### Text passage
Yunqing Wang [Fri, 26 Jul 2013 02:17:46 +0000 (19:17 -0700)]
Modify static threshold calculation
Used 3 * standard_deviation in internal threshold calculation
instead of fit curve. This actually approached the algorithm
better.
For comparison, similar tests were done:
The overall psnr loss is less than before.
1. derf set:
when static-thresh = 1, psnr loss is 0.329%;
when static-thresh = 500, psnr loss is 0.970%;
2. stdhd set:
when static-thresh = 1, psnr loss is 0.922%;
when static-thresh = 500, psnr loss is 1.307%;
Similar speedup is achieved. For example,
clip bitrate static-thresh psnr time
akiyo(cif) 500 0 48.952 5.077s(50f)
akiyo 500 500 48.866 4.169s(50f)
Yunqing Wang [Thu, 11 Jul 2013 18:15:00 +0000 (11:15 -0700)]
Add encoding option --static-thresh
This option exists in VP8, and it was rewritten in VP9 to support
skipping on different partition levels. After prediction is done,
we can check if the residuals in the partition block will be all
quantized to 0. If this is true, the skip flag is set, and only
prediction data are needed in reconstruction. Based on DCT's energy
conservation property, the skipping check can be estimated in
spatial domain.
The prediction error is calculated and compared to a threshold.
The threshold is determined by the dequant values, and also
adjusted by partition sizes. To be precise, the DC and AC parts
for Y, U, and V planes are checked to decide skipping or not.
Test showed that
1. derf set:
when static-thresh = 1, psnr loss is 0.666%;
when static-thresh = 500, psnr loss is 1.162%;
2. stdhd set:
when static-thresh = 1, psnr loss is 1.249%;
when static-thresh = 500, psnr loss is 1.668%;
For different clips, encoding speedup range is between several
percentage and 20+% when static-thresh <= 500. For example,
clip bitrate static-thresh psnr time
akiyo(cif) 500 0 48.923 5.635s(50f)
akiyo 500 500 48.863 4.402s(50f)
Jingning Han [Tue, 23 Jul 2013 22:53:09 +0000 (15:53 -0700)]
Make coeff_optimize initialized per-plane
This commit makes the initialization of trellis coeff optimization
a per-plane operation, thereby eliminating the redundant steps in
encode_sby and encode_sbuv. It makes the encoder at speed 0 slightly
faster.
The feature that uses small partition results as a measure to skip
mode evaluation at larger partition requires the flags to be reset.
The reset was missing in the code path that calls rd_use_partition().
Martin Storsjo [Wed, 24 Jul 2013 13:06:49 +0000 (16:06 +0300)]
msvs: Generate proper configurations for mixed platforms
Prior to 73c4e284, the generated .sln files didn't contain any
information about the different configurations when using .vcxproj
project files. The MSVS IDE was able to fill this in just fine when
loaded though.
When building for ARM, the obj_int_extract project still is built
for x86, in order for the build process to be able to use
obj_int_extract.exe.
Now that configuration info is generated, it breaks current ARM
setups, since the configurations generated by gen_msvs_sln.sh only
included configurations from the last parsed project file (as
mentioned in the comment).

### Data section
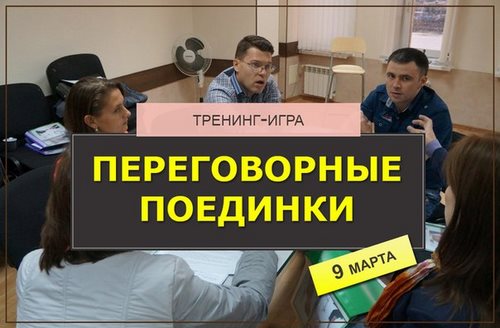 Фото ОраторМастер, тренинговый центр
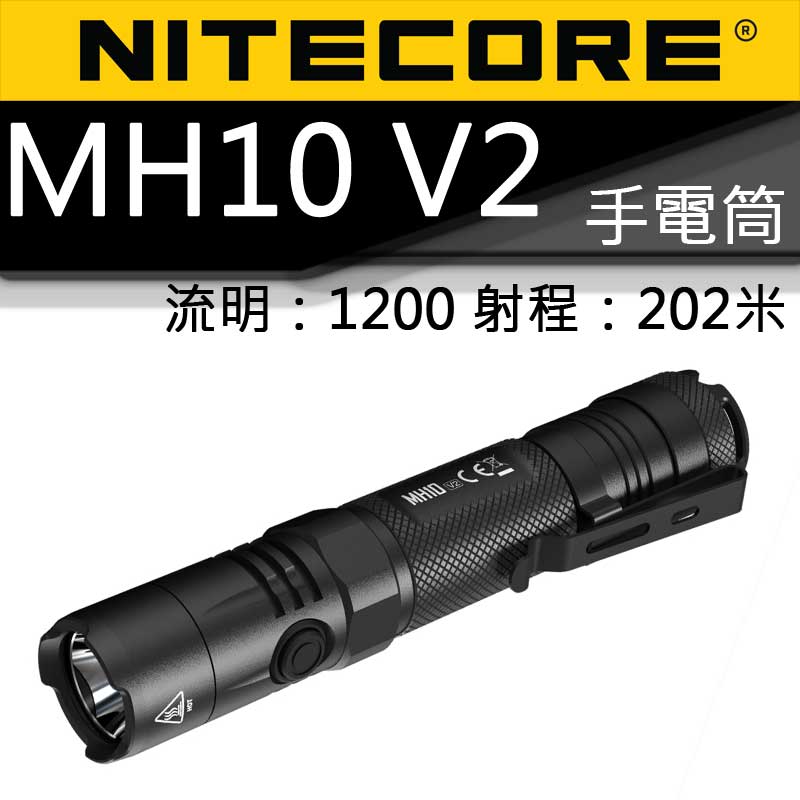 【停產】NITECORE MH10 V2 MH10進階版 1200流明 21700 TYPE-C USB直充 手電筒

### Exercise description
Continue the commit log of encoder and build changes from the point where it ends.

### Written response
In these setups, the MSVS IDE generated a third meta-platform, called
"Mixed Platforms". This meta-platform points to either ARM or
Win32 as platform in each of the individual projects.
When the MSVS IDE generated this automatically, it also included
the original ARM and Win32 platforms as separate choices, but these
can be omitted since they don't make sense.
Adrian Grange [Wed, 24 Jul 2013 16:59:36 +0000 (09:59 -0700)]
Use local variables rather than structure members
Although local copies of the mode member variables
(mode, ref_frame) were made, they were not used in
all places. Also, made a local copy of the
second_ref_frame member.
Jingning Han [Tue, 23 Jul 2013 17:02:43 +0000 (10:02 -0700)]
Skip inverse transform when eob is zero
When all the transform coefficients were quantized to zero, skip
the inverse transform operation. For bus_cif at 1000 kbps, the
runtime goes from 154967ms -> 149842ms, i.e., about 3% speed-up,
at speed 0.
Jim Bankoski [Tue, 23 Jul 2013 13:51:44 +0000 (06:51 -0700)]
clean up bw, bh
many structures use bw and bh and they have different meanings. This cl attempts
to start this clean up and remove unneccessary 2 step look up log and then
shift operations...
also removed partition type multiple operation code in bitstream.c.
Moving common encoder/decoder code to update_tx_counts. Also renaming
vp9_get_pred_probs_tx_size to get_tx_probs2 and adding get_tx_probs to
call vp9_get_pred_context_tx_size inside read_selected_tx_size only once
(twice before).
Using update_ct and update_ct2 functions for probability update.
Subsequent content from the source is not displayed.